Copy out every line of the records below that contains the word "does".

▸ **Input data**
-- start --

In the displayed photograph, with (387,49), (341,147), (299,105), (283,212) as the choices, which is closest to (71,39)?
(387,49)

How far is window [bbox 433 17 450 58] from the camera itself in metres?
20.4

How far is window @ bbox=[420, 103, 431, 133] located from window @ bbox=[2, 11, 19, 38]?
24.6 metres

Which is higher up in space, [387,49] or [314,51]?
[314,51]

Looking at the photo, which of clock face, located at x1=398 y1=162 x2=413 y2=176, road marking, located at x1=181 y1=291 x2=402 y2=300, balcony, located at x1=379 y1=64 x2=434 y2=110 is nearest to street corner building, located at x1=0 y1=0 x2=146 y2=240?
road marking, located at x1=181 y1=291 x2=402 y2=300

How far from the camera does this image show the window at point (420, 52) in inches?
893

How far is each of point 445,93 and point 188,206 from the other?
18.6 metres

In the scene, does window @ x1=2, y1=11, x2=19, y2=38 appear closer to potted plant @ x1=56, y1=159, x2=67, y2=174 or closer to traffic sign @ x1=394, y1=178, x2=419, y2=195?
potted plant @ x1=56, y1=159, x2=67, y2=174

-- end --
-- start --

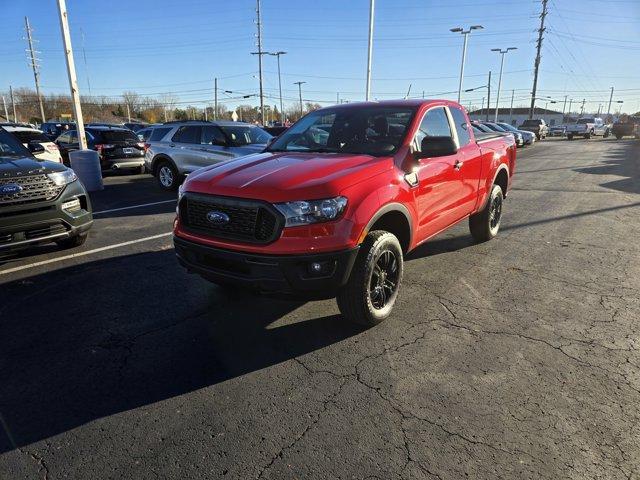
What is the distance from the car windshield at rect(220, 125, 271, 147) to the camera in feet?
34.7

-- end --
-- start --

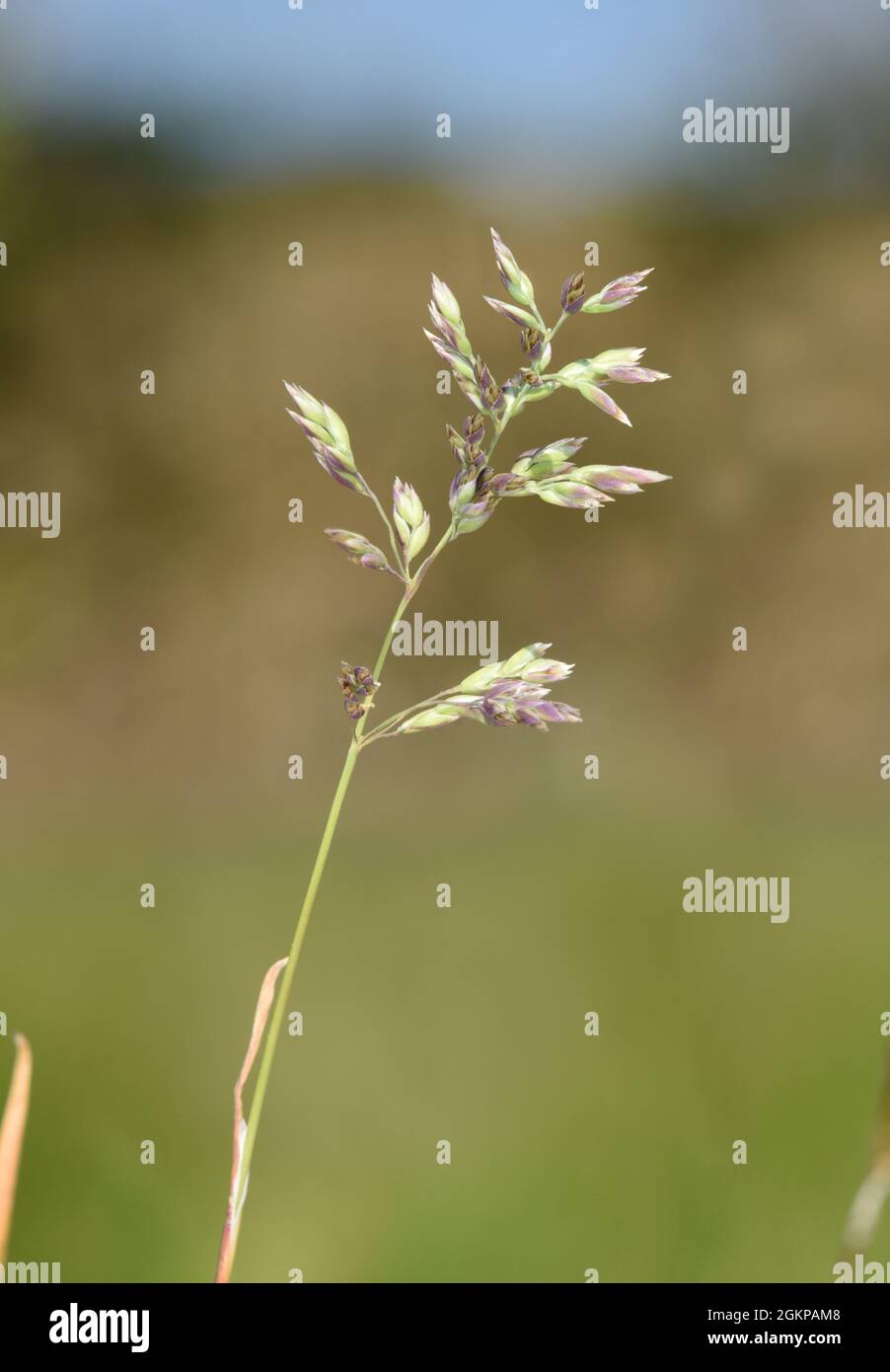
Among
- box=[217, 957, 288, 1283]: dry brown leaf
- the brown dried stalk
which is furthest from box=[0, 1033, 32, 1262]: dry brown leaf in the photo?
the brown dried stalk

-- end --

▸ **Result**
How far from the camera does this image show the window at point (420, 52) in inches?
In the scene, does window @ x1=2, y1=11, x2=19, y2=38 appear closer to potted plant @ x1=56, y1=159, x2=67, y2=174 or closer to traffic sign @ x1=394, y1=178, x2=419, y2=195?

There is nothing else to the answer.